### PROBLEM TO SOLVE
Format the stretch of the records from the line containing "What is the approximate" through the end of the records as a Markdown table with the columns "Row" and "Line", giving each non-blank line its own numbered row.

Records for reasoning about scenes
◆ ◆ ◆
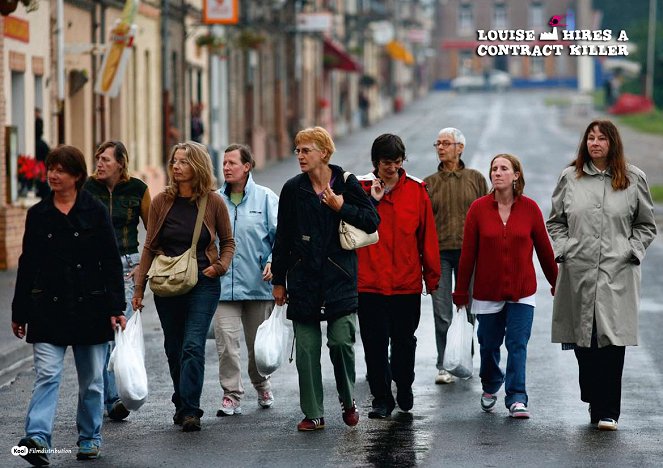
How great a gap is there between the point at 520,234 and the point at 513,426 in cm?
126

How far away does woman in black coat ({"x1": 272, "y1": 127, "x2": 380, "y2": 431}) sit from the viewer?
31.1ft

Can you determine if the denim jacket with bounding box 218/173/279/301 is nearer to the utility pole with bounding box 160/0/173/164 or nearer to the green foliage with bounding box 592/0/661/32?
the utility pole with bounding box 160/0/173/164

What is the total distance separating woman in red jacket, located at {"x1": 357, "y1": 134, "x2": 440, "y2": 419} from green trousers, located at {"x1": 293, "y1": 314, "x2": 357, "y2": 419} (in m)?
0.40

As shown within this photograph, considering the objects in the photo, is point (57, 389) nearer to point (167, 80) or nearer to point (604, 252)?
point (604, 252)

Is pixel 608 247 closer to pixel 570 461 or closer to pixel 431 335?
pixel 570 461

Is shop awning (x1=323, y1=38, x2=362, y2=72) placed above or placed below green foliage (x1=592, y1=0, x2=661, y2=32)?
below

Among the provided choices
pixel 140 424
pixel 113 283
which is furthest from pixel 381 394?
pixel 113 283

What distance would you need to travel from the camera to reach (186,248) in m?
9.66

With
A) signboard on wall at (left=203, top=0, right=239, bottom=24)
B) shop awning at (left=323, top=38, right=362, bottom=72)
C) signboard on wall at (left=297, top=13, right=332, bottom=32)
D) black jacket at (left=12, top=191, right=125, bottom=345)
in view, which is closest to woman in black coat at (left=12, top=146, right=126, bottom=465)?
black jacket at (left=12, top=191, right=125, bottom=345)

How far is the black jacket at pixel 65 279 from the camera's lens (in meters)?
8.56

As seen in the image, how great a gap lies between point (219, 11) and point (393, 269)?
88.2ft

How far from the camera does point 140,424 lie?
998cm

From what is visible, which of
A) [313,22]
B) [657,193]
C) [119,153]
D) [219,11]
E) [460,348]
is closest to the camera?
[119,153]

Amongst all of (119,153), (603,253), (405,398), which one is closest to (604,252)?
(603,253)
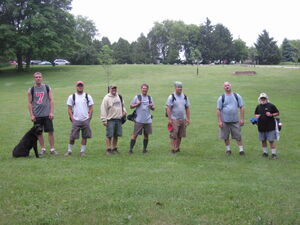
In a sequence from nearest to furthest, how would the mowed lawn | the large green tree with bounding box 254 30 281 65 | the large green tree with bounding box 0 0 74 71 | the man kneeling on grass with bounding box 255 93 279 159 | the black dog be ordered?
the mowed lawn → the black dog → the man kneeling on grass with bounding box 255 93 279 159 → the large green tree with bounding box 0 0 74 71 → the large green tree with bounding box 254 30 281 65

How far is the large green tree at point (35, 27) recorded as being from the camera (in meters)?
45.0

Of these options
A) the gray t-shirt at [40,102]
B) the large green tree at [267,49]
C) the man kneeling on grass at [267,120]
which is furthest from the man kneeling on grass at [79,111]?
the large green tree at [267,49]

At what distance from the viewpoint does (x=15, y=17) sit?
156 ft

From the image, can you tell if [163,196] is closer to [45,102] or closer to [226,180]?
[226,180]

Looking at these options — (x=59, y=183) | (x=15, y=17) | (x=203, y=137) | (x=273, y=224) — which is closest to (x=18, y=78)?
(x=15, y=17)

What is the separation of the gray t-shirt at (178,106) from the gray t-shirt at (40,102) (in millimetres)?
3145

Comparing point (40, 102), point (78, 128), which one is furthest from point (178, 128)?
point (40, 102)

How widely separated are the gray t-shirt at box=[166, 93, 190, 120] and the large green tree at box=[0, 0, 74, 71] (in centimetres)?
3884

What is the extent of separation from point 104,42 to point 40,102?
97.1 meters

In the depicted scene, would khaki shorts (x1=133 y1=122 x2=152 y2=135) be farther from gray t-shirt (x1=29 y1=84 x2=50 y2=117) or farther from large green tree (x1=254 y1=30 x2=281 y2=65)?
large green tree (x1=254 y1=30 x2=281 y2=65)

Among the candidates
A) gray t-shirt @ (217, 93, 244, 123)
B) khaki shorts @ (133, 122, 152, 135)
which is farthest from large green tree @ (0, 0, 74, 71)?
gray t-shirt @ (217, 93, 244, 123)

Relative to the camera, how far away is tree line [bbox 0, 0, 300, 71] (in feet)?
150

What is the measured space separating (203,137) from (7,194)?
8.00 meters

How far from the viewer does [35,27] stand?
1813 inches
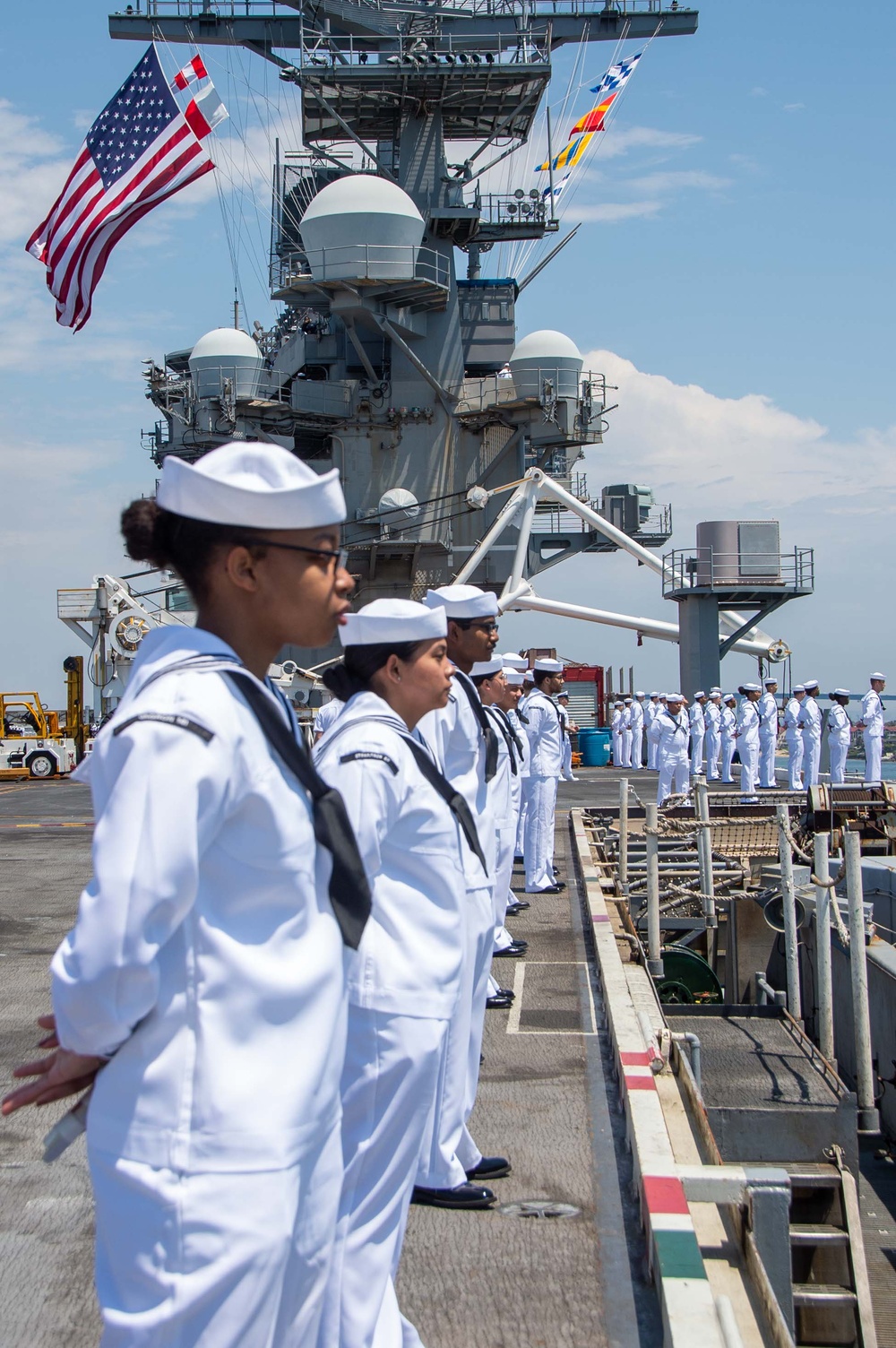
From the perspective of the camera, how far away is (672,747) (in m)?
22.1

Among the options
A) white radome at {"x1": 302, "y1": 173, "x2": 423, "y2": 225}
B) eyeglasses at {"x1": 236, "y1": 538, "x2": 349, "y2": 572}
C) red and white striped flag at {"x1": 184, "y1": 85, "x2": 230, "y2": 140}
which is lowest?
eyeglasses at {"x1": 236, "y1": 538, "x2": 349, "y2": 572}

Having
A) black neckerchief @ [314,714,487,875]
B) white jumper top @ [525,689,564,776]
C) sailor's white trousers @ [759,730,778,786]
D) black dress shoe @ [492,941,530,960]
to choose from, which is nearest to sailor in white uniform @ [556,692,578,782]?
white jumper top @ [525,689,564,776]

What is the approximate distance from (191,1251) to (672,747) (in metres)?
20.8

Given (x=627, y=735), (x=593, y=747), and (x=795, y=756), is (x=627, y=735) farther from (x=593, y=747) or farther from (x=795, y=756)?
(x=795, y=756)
◆ ◆ ◆
### SOLUTION TO THIS EXERCISE
| Row | Line |
|---|---|
| 1 | What is the approximate distance from (191,1251) to (672,747) (in metres)? |
| 2 | 20.8 |
| 3 | Given (x=627, y=735), (x=593, y=747), and (x=795, y=756), is (x=627, y=735) farther from (x=593, y=747) or farther from (x=795, y=756)? |
| 4 | (x=795, y=756) |